On November 16, 2014, Gray rushed for 201 yards, and a franchise-record four touchdowns on 37 carries in his fourth NFL game, leading the Patriots to a 42–20 road victory over the Indianapolis Colts. Gray was the first NFL running back since 1921 to score four rushing touchdowns in a game after entering the game with zero career touchdowns, and the first running back in the Super Bowl era to account for more than 25 percent of rushing touchdowns (4 of 10) in a week with at least 10 games. A correction to the official stats (removing a two-yard loss that was negated by a 15-yard facemask penalty against the Colts) made his final stats for the game 201 yards on 37 carries. Gray scored 24 total points in the game, which was tied with Marshawn Lynch for the most by any player in a single game in the 2014 season.

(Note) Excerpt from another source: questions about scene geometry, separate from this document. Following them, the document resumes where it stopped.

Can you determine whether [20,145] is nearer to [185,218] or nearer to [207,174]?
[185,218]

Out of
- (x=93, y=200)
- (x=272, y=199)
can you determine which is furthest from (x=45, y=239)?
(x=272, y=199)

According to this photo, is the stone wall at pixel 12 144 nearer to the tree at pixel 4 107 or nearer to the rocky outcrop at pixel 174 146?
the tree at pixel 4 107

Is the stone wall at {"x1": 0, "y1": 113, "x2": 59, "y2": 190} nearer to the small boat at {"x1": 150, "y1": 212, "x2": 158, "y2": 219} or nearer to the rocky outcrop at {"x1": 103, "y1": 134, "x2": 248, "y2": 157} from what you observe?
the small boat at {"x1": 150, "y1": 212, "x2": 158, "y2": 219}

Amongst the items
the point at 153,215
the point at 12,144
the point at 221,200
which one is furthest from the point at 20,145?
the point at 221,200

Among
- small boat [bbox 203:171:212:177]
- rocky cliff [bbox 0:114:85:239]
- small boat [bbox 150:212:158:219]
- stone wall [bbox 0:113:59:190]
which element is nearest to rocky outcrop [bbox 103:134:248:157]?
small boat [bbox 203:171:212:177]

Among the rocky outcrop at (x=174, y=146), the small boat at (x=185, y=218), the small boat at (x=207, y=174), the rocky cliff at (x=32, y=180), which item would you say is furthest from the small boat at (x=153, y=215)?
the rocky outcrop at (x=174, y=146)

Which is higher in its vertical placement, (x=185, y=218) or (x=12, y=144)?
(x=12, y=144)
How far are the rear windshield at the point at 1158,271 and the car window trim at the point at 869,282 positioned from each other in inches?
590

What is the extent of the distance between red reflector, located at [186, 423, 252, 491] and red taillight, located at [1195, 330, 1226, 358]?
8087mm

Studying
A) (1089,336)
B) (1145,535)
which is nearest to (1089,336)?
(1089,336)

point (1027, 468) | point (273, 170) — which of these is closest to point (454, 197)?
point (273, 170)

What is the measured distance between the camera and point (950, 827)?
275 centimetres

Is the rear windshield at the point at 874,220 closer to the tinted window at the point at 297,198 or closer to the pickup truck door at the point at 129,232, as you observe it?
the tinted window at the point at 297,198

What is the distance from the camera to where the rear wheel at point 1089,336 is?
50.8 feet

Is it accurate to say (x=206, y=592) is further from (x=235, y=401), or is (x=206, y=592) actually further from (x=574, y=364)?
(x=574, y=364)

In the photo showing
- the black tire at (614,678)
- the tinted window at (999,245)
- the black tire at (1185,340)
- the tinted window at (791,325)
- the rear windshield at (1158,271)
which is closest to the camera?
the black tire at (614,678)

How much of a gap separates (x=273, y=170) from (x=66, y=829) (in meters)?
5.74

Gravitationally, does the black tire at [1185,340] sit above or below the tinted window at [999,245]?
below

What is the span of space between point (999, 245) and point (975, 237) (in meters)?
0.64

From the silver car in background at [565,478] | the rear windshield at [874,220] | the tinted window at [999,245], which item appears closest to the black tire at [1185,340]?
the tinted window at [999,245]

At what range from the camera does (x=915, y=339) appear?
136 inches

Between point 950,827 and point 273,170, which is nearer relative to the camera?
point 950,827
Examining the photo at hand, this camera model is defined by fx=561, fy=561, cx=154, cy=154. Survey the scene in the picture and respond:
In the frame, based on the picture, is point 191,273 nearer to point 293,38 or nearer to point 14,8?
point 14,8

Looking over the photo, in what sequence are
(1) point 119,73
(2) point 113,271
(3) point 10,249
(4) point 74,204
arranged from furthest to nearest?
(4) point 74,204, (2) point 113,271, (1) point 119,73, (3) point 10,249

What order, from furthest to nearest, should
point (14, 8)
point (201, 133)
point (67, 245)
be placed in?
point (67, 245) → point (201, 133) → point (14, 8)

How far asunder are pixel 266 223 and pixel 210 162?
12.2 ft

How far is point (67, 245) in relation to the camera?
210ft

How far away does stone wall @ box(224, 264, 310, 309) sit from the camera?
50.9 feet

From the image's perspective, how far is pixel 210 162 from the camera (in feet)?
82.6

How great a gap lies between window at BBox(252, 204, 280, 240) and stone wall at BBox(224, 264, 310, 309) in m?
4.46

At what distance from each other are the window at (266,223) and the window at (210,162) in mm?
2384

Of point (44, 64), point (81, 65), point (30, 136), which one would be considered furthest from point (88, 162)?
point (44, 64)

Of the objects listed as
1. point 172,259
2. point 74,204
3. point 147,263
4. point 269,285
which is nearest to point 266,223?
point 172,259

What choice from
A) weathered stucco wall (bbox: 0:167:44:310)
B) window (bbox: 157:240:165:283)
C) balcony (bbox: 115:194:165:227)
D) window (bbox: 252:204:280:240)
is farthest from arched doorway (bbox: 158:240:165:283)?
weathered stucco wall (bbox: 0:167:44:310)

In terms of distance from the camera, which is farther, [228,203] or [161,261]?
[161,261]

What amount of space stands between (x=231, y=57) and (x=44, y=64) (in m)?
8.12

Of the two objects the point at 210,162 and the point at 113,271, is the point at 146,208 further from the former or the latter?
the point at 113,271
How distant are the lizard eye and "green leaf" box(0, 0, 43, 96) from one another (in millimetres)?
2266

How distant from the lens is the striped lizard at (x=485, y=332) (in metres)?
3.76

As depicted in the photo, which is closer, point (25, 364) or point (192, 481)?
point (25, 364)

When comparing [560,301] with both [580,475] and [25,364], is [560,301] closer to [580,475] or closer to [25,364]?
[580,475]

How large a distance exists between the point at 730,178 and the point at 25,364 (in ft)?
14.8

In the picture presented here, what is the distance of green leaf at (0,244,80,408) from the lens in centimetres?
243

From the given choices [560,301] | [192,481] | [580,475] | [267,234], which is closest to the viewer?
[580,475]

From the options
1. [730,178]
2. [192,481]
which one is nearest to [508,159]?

Gray was benched for the next game due to a team infraction of being late to practice a week after the Colts game, something head coach Bill Belichick is known not to tolerate. Gray would only record 91 more total yards in the season and was inactive for four of the Patriots remaining nine games, including the team's win in Super Bowl XLIX. Gray finished the season with 89 carries that resulted in 412 total yards and five touchdowns. On September 5, 2015, Gray was released by the Patriots.

===Miami Dolphins (second stint)===
The Dolphins signed Gray to their practice squad on September 9, 2015. Two days later, Gray was signed to the active roster. On September 14, Gray was waived by the Dolphins, only to be re-added to the practice squad two days later and signed to the active roster on September 22. He was released again on November 10, and was re-signed to the practice squad the next day.

===Jacksonville Jaguars===
Gray was signed off the Dolphins' practice squad to the Jacksonville Jaguars active roster on December 15, 2015.

On August 17, 2016, Gray was waived/injured by the Jaguars. After going unclaimed on waivers, he reverted to injured reserve. On August 24, Gray was released from injured reserve.